Man walks into a column, no.14: Diaries

I’ve kept a diary for the past four years, with only short periods in which I failed to make daily entries at least three or four times a week. Earlier this year it was rare that I’d miss a single day. And yet for the last couple of months my entry rate has diminished to the kind of level where I question whether in fact it counts as ‘keeping a diary’ at all. Should I bother any more? I’m not sure I should.

My principal reasons for diarising were twofold. First, I’d become increasingly concerned about days blurring into weeks fading into months dissolving into years. A diary is a great way of simply saying ‘I was here’. Second, I think whatever I may’ve told myself to the contrary, I did harbour aspirations to sit in my dotage leafing back through the pages of my diaries, reminiscing about past adventures, predilections, preoccupations.

(The third, subsidiary reason is my fetishisation of the tightly bound handwritten page: that intoxicating combination of organicity and pattern; something I can recall feeling from my earliest days at school. A boy called Leigh Johnston was a precocious infant school writer and I vividly remember the envy I felt for his exercise books full of pre-pre-pubescent flights of fancy.)

Problem is, as always: time. My free time, which is usually to be found in the morning and evening is so easily gobbled, and most recently I’ve found that, given the choice, I would rather use any alone time to read or blog/tweet than write in my diary.
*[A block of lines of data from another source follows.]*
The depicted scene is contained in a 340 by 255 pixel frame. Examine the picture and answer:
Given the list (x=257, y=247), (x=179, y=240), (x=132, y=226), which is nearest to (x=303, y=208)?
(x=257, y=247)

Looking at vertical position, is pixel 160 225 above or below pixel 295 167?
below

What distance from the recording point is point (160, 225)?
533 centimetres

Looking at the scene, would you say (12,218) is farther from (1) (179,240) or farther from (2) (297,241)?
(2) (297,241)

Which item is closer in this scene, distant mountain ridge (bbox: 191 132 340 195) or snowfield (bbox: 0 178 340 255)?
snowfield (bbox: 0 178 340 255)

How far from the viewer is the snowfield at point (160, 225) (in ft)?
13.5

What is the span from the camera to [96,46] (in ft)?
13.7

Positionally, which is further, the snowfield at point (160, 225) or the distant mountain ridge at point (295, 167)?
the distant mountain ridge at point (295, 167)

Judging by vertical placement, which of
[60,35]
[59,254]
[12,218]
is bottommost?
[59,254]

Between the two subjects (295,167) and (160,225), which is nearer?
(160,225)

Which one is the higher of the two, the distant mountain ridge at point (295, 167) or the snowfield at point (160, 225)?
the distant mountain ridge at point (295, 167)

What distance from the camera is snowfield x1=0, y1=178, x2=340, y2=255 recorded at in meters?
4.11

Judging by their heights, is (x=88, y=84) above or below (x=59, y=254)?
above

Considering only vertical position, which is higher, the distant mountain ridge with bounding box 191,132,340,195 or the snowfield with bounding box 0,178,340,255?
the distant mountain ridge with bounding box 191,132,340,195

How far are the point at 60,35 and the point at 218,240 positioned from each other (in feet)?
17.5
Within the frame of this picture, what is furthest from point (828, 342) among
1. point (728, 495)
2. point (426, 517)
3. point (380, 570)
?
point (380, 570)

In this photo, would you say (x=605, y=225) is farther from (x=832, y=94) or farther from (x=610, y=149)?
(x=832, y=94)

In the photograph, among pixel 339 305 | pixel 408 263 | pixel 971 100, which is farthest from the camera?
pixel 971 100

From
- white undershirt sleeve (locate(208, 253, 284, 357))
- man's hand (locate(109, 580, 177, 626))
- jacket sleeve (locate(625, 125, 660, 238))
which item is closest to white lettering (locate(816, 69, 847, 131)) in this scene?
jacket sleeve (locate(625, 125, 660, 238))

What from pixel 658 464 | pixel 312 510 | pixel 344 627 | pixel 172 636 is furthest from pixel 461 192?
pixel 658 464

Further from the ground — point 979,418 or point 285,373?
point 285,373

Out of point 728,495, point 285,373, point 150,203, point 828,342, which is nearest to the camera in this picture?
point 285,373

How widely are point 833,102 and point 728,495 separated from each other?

Also, since I’ve been blogging on a weekly basis, and tweeting a little more frequently too, the two main reasons for diary-writing have been undermined.

My only real concern about giving up the diary would be that I would have nowhere to work through knotty personal uncertainties and dilemmas, and make a record of a decided course of action and the rationale for it. It’s this function where, for me, a diary has really excelled – there’s no substitute for writing something down when it comes to thinking something through – and I have absolutely no intention of doing this in public, on a blog. But of course there’s no reason I can’t still use my diary to do this, whenever such an issue arises. I’ll just not bother to fill in the blanks when things are ticking along.

Am I giving up too easily? Are there any devoted diarists out there who’ve managed to maintain a steady routine in the face of myriad competing foci? If so, what were your reasons? Answers on a neatly handwritten Moleskine page, please!